Thursday, August 19, 2010

Insomnia

When we adults get insomnia, we immediately clue into the possibility that we're anxious about something. When kids can't get to sleep, we often think they're getting out of bed for the 26th time because they don't understand the house rules.

We've had a lot of late nights -- really late nights -- around here lately. Little Guy can't get to sleep until 11 or 12pm, and often needs to be held in order to settle down. Snuggler is up and down and in and out of bed endlessly, eventually collapsing on the sofa while listening to Bach. Big Guy tends to read until he can't possibly stay awake any more. It's anxiety.

I've often said I'm a bad mommy after 9pm. I lack the patience to soothe and snuggle; I have no energy to help my children unpack their feelings. The things I'm good at during the day -- like remembering that a kid's behavior is a form of communication -- get buried in the brain fuzz that proliferates in my head in the evening. I don't want to understand why my kids are awake. I want them to go to sleep. I want to love how adorable they look in peaceful slumber, instead of loving them by being patient and understanding of their night worries.

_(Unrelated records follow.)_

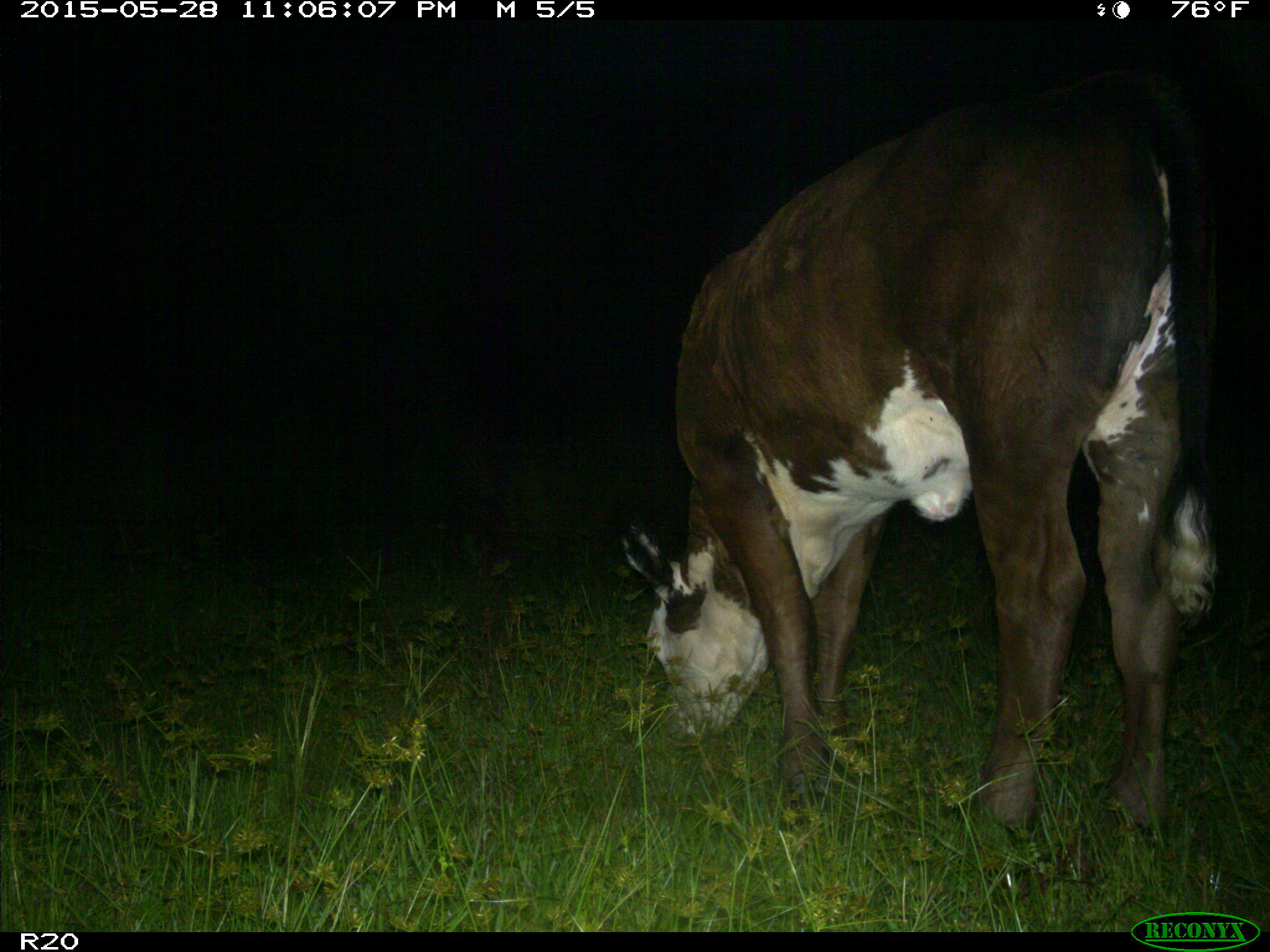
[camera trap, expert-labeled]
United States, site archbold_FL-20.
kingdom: Animalia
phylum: Chordata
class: Mammalia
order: Artiodactyla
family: Bovidae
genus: Bos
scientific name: Bos taurus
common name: domestic cow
Bos taurus (domestic cow).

I know anxieties grow in the dark. Nighttime nourishes two-bit worries like mutant Miracle-Gro, causing apprehension to shoot up and threaten to swallow us. When you are six or nine or even fourteen, you do not remember that the same worries will feel smaller again in the morning. All you know is that they are big and scary now, and that nothing you do seems to make them go away. Night fears are the emotional equivalent of an earworm, singing a song of helplessness and distress.

I know this. And I still wish my kids would stay in bed and cope (or not cope) and just lie there quietly even if you can't go to sleep! Perhaps part of the reason is that I don't have a magic wand, and even when I muster the strength to be patient and comforting, it doesn't always solve the problem. Insomnia is largely irrational. Night is dark. We can't see what we need to. Sometimes, the only cure is waiting it out.

But Bach helps. "Polar bear breathing" helps. Snuggles help. Prayer helps. And being a well-rested mommy helps a lot.